* _PROBLEM TO SOLVE_
Copy out verbatim, from the line containing "What is the order of" up to and including the line containing "3. the point at 79,66", the rows below.

Scene question rows
— START —

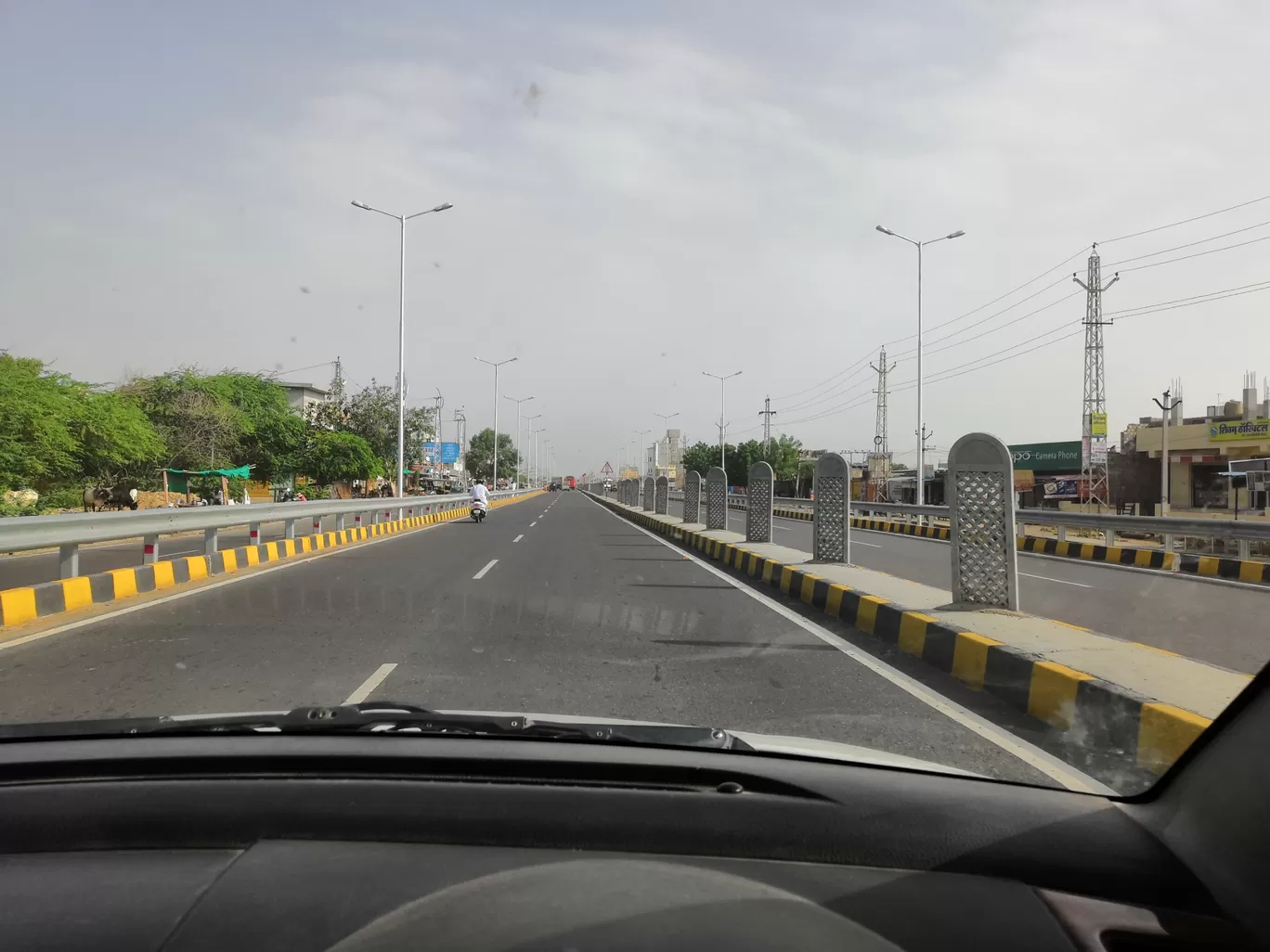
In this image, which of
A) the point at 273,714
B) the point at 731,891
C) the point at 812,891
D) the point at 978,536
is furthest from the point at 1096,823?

— END —
— START —

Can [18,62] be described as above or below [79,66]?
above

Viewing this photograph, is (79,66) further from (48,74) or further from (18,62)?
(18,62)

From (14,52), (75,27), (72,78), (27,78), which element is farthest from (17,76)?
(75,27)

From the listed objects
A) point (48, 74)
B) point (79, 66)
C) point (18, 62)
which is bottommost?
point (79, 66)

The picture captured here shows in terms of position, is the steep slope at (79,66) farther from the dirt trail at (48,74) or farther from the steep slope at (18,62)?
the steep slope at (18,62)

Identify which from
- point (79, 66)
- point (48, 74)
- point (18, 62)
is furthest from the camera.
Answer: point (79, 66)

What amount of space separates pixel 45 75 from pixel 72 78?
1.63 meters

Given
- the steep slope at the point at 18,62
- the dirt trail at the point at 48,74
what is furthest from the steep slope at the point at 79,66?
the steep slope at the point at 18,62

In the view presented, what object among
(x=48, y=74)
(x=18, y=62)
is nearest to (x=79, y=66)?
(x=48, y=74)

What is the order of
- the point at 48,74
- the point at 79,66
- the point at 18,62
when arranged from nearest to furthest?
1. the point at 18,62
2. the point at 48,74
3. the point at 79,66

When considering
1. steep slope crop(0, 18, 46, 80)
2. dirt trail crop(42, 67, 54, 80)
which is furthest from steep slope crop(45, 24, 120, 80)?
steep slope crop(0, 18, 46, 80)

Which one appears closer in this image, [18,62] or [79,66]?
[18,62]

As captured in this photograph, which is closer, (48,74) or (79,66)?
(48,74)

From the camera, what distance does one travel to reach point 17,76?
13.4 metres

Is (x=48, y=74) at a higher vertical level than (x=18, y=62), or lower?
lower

— END —

* _SOLUTION TO THIS EXERCISE_
What is the order of
- the point at 48,74
- the point at 79,66
- the point at 18,62
when arranged from nearest to furthest?
1. the point at 18,62
2. the point at 48,74
3. the point at 79,66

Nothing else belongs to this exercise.